Work to do: Reproduce each line exactly. Skip none.
##### Data excerpts #####
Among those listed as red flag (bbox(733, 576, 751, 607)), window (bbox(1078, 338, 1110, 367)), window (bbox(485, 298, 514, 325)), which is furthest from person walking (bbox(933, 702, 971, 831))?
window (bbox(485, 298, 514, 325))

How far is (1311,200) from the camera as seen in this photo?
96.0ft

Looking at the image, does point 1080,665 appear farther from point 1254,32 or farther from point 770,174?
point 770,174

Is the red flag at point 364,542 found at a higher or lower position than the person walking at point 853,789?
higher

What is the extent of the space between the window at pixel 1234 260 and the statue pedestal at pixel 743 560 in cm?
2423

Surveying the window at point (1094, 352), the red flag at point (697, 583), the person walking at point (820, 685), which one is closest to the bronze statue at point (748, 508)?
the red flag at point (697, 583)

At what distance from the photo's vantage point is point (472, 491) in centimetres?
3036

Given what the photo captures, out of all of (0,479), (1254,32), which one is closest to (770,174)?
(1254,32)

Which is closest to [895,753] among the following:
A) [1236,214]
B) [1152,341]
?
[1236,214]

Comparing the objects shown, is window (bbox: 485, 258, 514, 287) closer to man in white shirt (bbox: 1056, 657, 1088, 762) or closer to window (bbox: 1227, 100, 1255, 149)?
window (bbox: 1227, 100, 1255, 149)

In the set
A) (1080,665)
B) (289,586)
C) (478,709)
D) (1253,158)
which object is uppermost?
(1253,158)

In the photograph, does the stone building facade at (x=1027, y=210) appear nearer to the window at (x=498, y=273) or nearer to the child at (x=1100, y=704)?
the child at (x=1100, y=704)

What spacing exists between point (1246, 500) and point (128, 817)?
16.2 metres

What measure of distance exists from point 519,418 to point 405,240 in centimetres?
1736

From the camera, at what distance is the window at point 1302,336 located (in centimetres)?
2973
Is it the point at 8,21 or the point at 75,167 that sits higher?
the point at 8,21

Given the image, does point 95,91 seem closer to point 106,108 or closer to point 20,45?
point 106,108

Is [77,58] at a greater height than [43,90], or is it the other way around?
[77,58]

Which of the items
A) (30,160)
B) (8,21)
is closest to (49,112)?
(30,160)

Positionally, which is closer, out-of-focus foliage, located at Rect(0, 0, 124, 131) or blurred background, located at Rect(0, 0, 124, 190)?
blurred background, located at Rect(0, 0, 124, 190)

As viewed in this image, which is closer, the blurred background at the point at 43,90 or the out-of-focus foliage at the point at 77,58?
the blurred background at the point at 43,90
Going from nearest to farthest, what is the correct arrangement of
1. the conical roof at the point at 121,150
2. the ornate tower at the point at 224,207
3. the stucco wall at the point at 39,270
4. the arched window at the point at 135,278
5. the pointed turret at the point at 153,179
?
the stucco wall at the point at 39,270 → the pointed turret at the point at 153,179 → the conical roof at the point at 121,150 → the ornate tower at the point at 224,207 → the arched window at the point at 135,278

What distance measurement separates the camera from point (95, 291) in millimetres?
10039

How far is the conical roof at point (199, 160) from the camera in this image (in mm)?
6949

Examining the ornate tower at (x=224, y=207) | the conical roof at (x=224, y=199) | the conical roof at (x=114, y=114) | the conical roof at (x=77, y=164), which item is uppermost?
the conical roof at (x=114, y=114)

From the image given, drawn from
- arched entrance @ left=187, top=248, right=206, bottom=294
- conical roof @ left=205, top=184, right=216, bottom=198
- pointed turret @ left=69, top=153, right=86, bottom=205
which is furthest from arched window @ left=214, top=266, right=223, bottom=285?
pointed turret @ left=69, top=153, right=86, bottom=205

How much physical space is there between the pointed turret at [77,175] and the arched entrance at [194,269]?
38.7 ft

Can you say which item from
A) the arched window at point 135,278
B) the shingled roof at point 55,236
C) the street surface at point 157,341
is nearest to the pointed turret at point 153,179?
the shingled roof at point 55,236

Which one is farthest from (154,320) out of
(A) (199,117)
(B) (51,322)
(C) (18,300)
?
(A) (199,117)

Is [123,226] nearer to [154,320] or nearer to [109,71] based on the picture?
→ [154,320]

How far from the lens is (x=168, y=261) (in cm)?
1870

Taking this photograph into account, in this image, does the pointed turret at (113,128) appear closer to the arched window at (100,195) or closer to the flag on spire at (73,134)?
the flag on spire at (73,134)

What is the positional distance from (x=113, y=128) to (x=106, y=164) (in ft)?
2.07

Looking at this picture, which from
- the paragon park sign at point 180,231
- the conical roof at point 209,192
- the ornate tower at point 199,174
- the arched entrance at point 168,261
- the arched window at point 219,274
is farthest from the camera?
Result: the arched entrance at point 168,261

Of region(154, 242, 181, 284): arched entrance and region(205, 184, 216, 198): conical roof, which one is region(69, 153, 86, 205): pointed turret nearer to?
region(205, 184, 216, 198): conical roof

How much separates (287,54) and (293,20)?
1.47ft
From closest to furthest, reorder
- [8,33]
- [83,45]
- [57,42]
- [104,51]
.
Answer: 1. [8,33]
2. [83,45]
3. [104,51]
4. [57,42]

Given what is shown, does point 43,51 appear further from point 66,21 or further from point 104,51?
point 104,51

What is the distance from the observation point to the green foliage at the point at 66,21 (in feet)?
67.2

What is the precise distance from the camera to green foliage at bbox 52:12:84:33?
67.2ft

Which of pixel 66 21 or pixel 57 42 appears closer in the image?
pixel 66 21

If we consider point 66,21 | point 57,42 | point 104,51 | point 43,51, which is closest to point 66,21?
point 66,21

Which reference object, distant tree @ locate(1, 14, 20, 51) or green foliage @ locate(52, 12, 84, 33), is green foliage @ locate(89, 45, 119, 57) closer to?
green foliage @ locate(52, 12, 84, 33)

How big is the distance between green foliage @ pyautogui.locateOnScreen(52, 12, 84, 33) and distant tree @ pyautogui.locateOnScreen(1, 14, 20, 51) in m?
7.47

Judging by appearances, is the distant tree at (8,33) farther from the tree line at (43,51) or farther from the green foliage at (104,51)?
#####
Solution for this problem:
Among those listed as red flag (bbox(733, 576, 751, 607)), window (bbox(1078, 338, 1110, 367)), window (bbox(485, 298, 514, 325)), which is furthest from person walking (bbox(933, 702, 971, 831))?
window (bbox(485, 298, 514, 325))

How far is (1311,200) from the camera as seen in this photo?
96.0ft

Looking at the image, does point 1080,665 appear farther from point 1254,32 or farther from point 770,174?
point 770,174

Is the red flag at point 364,542 found at a higher or lower position than the person walking at point 853,789?
higher

What is the extent of the space between the window at pixel 1234 260 and the statue pedestal at pixel 743 560 in cm?
2423

Surveying the window at point (1094, 352), the red flag at point (697, 583), the person walking at point (820, 685), which one is closest to the bronze statue at point (748, 508)?
the red flag at point (697, 583)

At what distance from the photo's vantage point is point (472, 491) in centimetres?
3036

Given what the photo captures, out of all of (0,479), (1254,32), which one is closest to (770,174)?
(1254,32)

Which is closest to [895,753] among the following:
A) [1236,214]
B) [1152,341]
?
[1236,214]

Comparing the objects shown, is window (bbox: 485, 258, 514, 287) closer to man in white shirt (bbox: 1056, 657, 1088, 762) or closer to window (bbox: 1227, 100, 1255, 149)?
window (bbox: 1227, 100, 1255, 149)

In the set
A) (1080,665)
B) (289,586)
C) (478,709)
D) (1253,158)
which object is uppermost?
(1253,158)

In the photograph, does the stone building facade at (x=1027, y=210) appear nearer to the window at (x=498, y=273) or nearer to the child at (x=1100, y=704)?
the child at (x=1100, y=704)

What spacing exists between point (1246, 500) and point (128, 817)?
16.2 metres

What measure of distance exists from point 519,418 to point 405,240 in centimetres?
1736

From the camera, at what distance is the window at point 1302,336 located (in centimetres)?
2973
Is it the point at 8,21 or the point at 75,167 that sits higher?
the point at 8,21

Given the image, does point 95,91 seem closer to point 106,108 or closer to point 20,45?
point 106,108

Is [77,58] at a greater height than [43,90], or is it the other way around?
[77,58]

Which of the items
A) (30,160)
B) (8,21)
is closest to (49,112)?
(30,160)

Positionally, which is closer, out-of-focus foliage, located at Rect(0, 0, 124, 131) or blurred background, located at Rect(0, 0, 124, 190)?
blurred background, located at Rect(0, 0, 124, 190)

As viewed in this image, which is closer, the blurred background at the point at 43,90 or the out-of-focus foliage at the point at 77,58?
the blurred background at the point at 43,90
Going from nearest to farthest, what is the correct arrangement of
1. the conical roof at the point at 121,150
2. the ornate tower at the point at 224,207
3. the stucco wall at the point at 39,270
4. the arched window at the point at 135,278
5. the pointed turret at the point at 153,179
?
the stucco wall at the point at 39,270 → the pointed turret at the point at 153,179 → the conical roof at the point at 121,150 → the ornate tower at the point at 224,207 → the arched window at the point at 135,278

What distance measurement separates the camera from point (95, 291) in millimetres?
10039

How far is the conical roof at point (199, 160) from the camera in this image (in mm)?
6949

Examining the ornate tower at (x=224, y=207) | the conical roof at (x=224, y=199) | the conical roof at (x=114, y=114) | the conical roof at (x=77, y=164), which item is uppermost?
the conical roof at (x=114, y=114)

From the image given, drawn from
- arched entrance @ left=187, top=248, right=206, bottom=294
- conical roof @ left=205, top=184, right=216, bottom=198
- pointed turret @ left=69, top=153, right=86, bottom=205
which is furthest from arched window @ left=214, top=266, right=223, bottom=285?
pointed turret @ left=69, top=153, right=86, bottom=205

How much physical space is there between the pointed turret at [77,175] and the arched entrance at [194,269]?
38.7 ft

Can you say which item from
A) the arched window at point 135,278
B) the shingled roof at point 55,236
C) the street surface at point 157,341
is nearest to the pointed turret at point 153,179?
the shingled roof at point 55,236

Which one is farthest from (154,320) out of
(A) (199,117)
(B) (51,322)
(C) (18,300)
?
(A) (199,117)

Is [123,226] nearer to [154,320] or nearer to [109,71] based on the picture?
→ [154,320]

How far from the lens is (x=168, y=261) (in cm)?
1870

Taking this photograph into account, in this image, does the pointed turret at (113,128) appear closer to the arched window at (100,195) or closer to the flag on spire at (73,134)?
the flag on spire at (73,134)

What is the positional distance from (x=113, y=128) to (x=106, y=164) (in ft)?
2.07

Looking at this picture, which from
- the paragon park sign at point 180,231
- the conical roof at point 209,192
- the ornate tower at point 199,174
- the arched entrance at point 168,261
- the arched window at point 219,274
is farthest from the camera?
Result: the arched entrance at point 168,261

Of region(154, 242, 181, 284): arched entrance and region(205, 184, 216, 198): conical roof, which one is region(69, 153, 86, 205): pointed turret nearer to?
region(205, 184, 216, 198): conical roof

How much separates (287,54) and (293,20)?
1.47ft
From closest to furthest, reorder
- [8,33]
- [83,45]
- [57,42]
- [104,51]
.
Answer: 1. [8,33]
2. [83,45]
3. [104,51]
4. [57,42]

Given what is shown, does point 43,51 appear further from point 66,21 or further from point 104,51?
point 104,51

What is the distance from the observation point to the green foliage at the point at 66,21 (in feet)?
67.2

What is the precise distance from the camera to green foliage at bbox 52:12:84:33?
67.2ft

Which of pixel 66 21 or pixel 57 42 appears closer in the image?
pixel 66 21

If we consider point 66,21 | point 57,42 | point 104,51 | point 43,51, which is closest to point 66,21?
point 66,21

Which reference object, distant tree @ locate(1, 14, 20, 51) or green foliage @ locate(52, 12, 84, 33), is green foliage @ locate(89, 45, 119, 57) closer to?
green foliage @ locate(52, 12, 84, 33)

How big is the distance between green foliage @ pyautogui.locateOnScreen(52, 12, 84, 33) and distant tree @ pyautogui.locateOnScreen(1, 14, 20, 51) in m?
7.47

Judging by appearances, is the distant tree at (8,33) farther from the tree line at (43,51) or farther from the green foliage at (104,51)?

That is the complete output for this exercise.